Kural olarak sanık tarafın duruşmada hazır bulunması zorunludur. Zira sanığın savunması alınmadan yargılaması yapılamaz. Usule uygun şekilde ceza davasından ve duruşmadan haberdar edilen sanık mazeretsiz şekilde duruşmada hazır bulunmazsa CMK madde 193/1 hükmü gereğince sanığın zorla getirilmesine karar verilir. Yine bunlar dışında mahkeme, sanığın duruşmada hazır bulunmasına, zorla getirme kararı veya yakalama emriyle getirilmesine her zaman karar verebilir.
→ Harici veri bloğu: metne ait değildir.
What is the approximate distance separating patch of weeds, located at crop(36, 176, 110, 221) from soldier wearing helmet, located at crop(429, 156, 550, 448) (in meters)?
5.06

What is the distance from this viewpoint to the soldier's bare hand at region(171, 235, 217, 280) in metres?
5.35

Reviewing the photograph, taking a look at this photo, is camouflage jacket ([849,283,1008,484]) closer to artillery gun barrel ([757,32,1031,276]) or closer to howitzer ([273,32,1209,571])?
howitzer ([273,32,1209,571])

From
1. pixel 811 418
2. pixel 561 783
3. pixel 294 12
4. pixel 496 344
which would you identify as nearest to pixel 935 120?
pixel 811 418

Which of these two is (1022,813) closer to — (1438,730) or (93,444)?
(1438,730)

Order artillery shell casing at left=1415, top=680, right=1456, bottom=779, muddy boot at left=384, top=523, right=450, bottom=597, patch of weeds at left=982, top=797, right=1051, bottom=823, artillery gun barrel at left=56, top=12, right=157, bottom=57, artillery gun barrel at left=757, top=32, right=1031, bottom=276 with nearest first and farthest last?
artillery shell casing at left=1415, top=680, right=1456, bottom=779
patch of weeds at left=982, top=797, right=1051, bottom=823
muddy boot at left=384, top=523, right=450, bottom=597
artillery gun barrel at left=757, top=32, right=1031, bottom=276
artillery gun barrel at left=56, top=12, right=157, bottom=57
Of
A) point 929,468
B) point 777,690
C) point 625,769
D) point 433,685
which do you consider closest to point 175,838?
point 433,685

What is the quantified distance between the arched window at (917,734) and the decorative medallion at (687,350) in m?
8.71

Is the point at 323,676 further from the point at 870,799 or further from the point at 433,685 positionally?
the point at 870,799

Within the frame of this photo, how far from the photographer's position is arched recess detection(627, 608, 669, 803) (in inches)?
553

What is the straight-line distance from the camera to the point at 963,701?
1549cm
Ancak bu durumun yine istisnaları mevcuttur.
CMK Madde 193
(1) Kanunun ayrık tuttuğu haller saklı kalmak üzere, hazır bulunmayan sanık hakkında duruşma yapılmaz. Gelmemesinin geçerli nedeni olmayan sanığın zorla getirilmesine karar verilir.
Ceza Davalarında Sanık Hazır Bulunmaksızın Duruşma Yapılması
Sanığın duruşmada hazır bulunması kural olarak zorunlu olsa da; CMK hükümleri ile bunun istisnaları da belirtilmiştir.
Buna göre;
- Suçun adli para cezasını veya müsadere cezasını gerektirmesi halinde, sanığa gönderilen çağrı kağıdı ile gelmemesi halinde de duruşmanın yapılacağının bildirilmesi kaydıyla sanık yokluğunda duruşma yapılabilir.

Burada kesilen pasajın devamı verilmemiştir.